* Information supplied *
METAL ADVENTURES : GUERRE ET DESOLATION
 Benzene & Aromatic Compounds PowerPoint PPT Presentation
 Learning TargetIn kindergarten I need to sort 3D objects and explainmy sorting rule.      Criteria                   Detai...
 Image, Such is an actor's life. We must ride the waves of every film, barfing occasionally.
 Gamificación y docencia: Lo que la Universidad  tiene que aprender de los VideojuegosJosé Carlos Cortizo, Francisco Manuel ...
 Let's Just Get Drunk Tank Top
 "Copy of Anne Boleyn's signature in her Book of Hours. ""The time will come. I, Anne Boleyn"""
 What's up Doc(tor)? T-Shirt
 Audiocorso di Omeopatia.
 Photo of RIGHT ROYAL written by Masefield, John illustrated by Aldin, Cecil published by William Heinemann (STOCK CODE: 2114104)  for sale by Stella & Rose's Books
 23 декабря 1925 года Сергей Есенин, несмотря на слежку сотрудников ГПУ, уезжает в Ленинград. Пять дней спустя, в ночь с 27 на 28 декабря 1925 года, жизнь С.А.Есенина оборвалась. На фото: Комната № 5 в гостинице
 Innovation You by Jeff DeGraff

* Task details *
Please copy, exactly as written, every line in the listing above from the line with "Image, Such is" up to and including the line with "Let's Just Get Drunk Tank Top".

* Output for this exercise *
 Image, Such is an actor's life. We must ride the waves of every film, barfing occasionally.
 Gamificación y docencia: Lo que la Universidad  tiene que aprender de los VideojuegosJosé Carlos Cortizo, Francisco Manuel ...
 Let's Just Get Drunk Tank Top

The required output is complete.